** Begin Excerpted text **

That does not stop EVERY SINGLE COMMENTATOR to state it is otherwise (Peston, Bootle, Wren-Lewis). Especially economists, who mistake the relatively limited scope of the BoE to set interest rates (by a “independent” MPC committee, whose members have been carefully appointed by the government or the BoE) as the whole role of the BoE.
Now, a further thing comes into it, though, the way monetary policy is now conducted means that the BoE has to support the official Bank Rate by paying money to the banks deposited at the BoE. That is clearly an unjustified subsidy by the taxpayer to private sector commercial banks, costing it about £1.5bn a year on the £315bn deposits.
Now the BoE becomes a spending department of the government, handing out welfare payments, just as the Department for Health and Social Security.
The difference, of course, that this £1.5bn is given to the banks! And there does not seem to be any political oversight to this.
As soon as interest rates double, from 0.5% to 1%, the Bank of England would simultaneously decide to double the welfare payments to banks.

** End Excerpted text **
** Begin Source material **

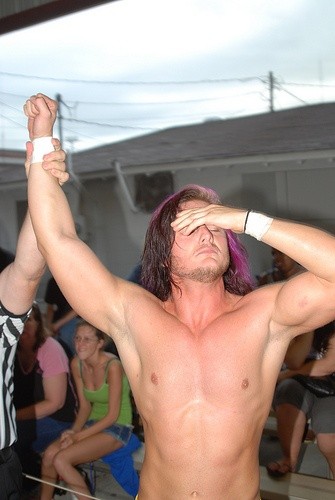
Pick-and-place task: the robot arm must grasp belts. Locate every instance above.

** End Source material **

**The tasks**
#1 In the Bank of England text, about how much does paying money to banks on their deposits at the Bank cost each year?
#2 Write out the passage of the Bank of England text that opens with the words containing "Now, a further" and closes with "the £315bn deposits.".

**Answers per task**
#1 About £1.5bn a year, on £315bn of deposits.

#2
Now, a further thing comes into it, though, the way monetary policy is now conducted means that the BoE has to support the official Bank Rate by paying money to the banks deposited at the BoE. That is clearly an unjustified subsidy by the taxpayer to private sector commercial banks, costing it about £1.5bn a year on the £315bn deposits.